Bagian 5 - Arumi
Kalian pasti sudah tahu dongeng tentang Putri Salju alias Snow White.
Dalam dongeng tersebut dikisahkan bahwa ibu tiri Putri Salju, sang Ratu yang kejam punya sebuah cermin ajaib. Setiap hari sang Ratu bertanya kepada cermin itu, siapa wanita paling cantik di dunia. Frasa Bahasa Inggris-nya mungkin sering kalian dengar; "Mirror mirror on the wall, who's the fairest of all?" Dan setiap hari pula cermin itu menjawab bahwa sang Ratulah wanita tercantik. Sampai suatu hari cermin itu berkata bahwa Putri Saljulah wanita tercantik di dunia, bukan lagi sang Ratu. Jawaban itu membangkitkan kemurkaan sang Ratu dan mengawali dongeng yang terkenal itu.
Arumi punya sebuah cermin di kamarnya. Cermin itu hanyalah cermin rias biasa, tidak ajaib seperti dalam dongeng Putri Salju. Setiap hari Arumi selalu menatap bayangan dirinya sendiri di cermin itu. Tidak ada yang memberitahunya bahwa dia adalah wanita tercantik sedunia. Dan itu juga memang tidak mungkin. Jelas bahwa Arumi bukan gadis tercantik sedunia.
Ada bulatan-bulatan hitam bekas jerawat di pipi dan dagu Arumi. Alisnya terlalu tebal untuk ukuran perempuan, dan tetap tumbuh seperti semak ilalang tak peduli sesering apa Arumi merapikannya. Hidungnya lancip, tetapi terlalu lancip sehingga ujungnya mirip pensil. Rambutnya hitam, tetapi kelewatan hitam seperti digosok arang.
Arumi benci penampilannya. Tidak seperti Putri Salju, Arumi yakin tidak akan ada pangeran tampan yang akan mendatanginya dan mengajaknya menikah. Dia terlalu biasa-biasa saja.
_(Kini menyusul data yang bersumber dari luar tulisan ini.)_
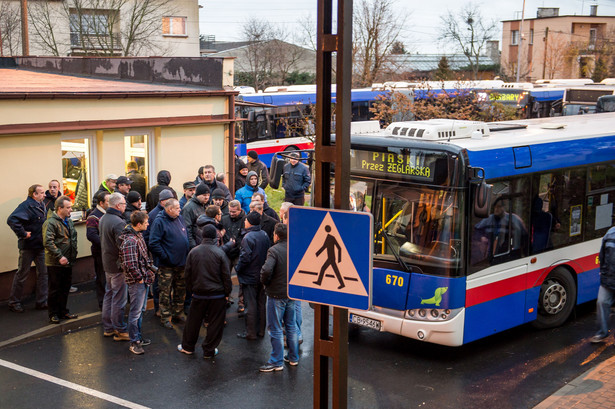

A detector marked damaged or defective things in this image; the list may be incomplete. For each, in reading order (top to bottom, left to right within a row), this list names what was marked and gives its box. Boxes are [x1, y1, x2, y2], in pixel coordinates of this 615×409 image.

rusty metal pole [318, 0, 352, 404]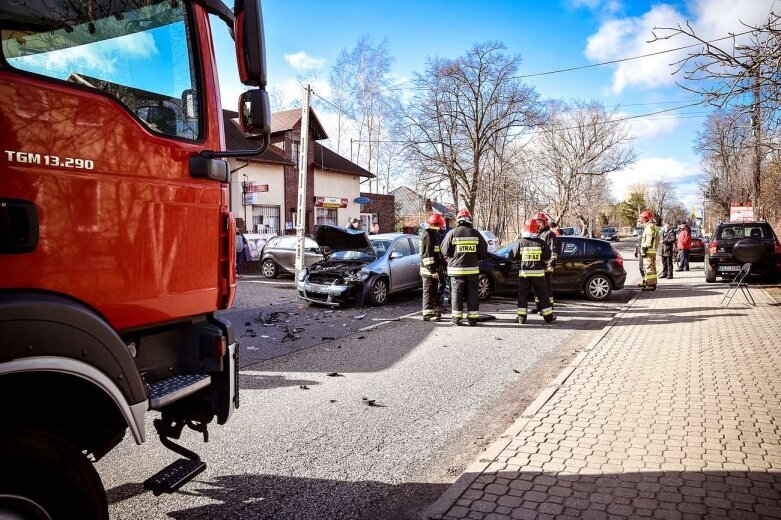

Sebenarnya sebutan 'biasa-biasa saja' ini sudah sedikit melebih-lebihkan, karena aslinya ayahnya menyebutnya jelek. Ya, jelek. Pria itu tidak repot-repot pura-pura memuji putrinya cantik, dia memilih mengungkapkannya dengan terus terang.
Jelek.
'Kau jelek, tidak seperti ibumu.'
Ayah Arumi memegang jabatan tinggi di sebuah perusahaan nasional. Sementara ibunya adalah wanita simpanan. Ayah Arumi jatuh hati pada ibunya adalah karena wanita itu cantik, sangat cantik, bahkan melebihi kecantikan istri aslinya. Ayahnya sering bilang dia menyesal tidak mengenal ibu Arumi lebih dulu dibanding istrinya. Ujung-ujungnya ayahnya menceraikan istri sahnya dan memilih wanita selingkuhannya. Ibu Arumi tahu dia cantik, dan dia memanfaatkan kecantikannya itu semaksimal mungkin. Ayah Arumi tergila-gila pada ibunya – bucin, menurut istilah sekarang, dan akibatnya hidup ibunya selalu bergelimang harta.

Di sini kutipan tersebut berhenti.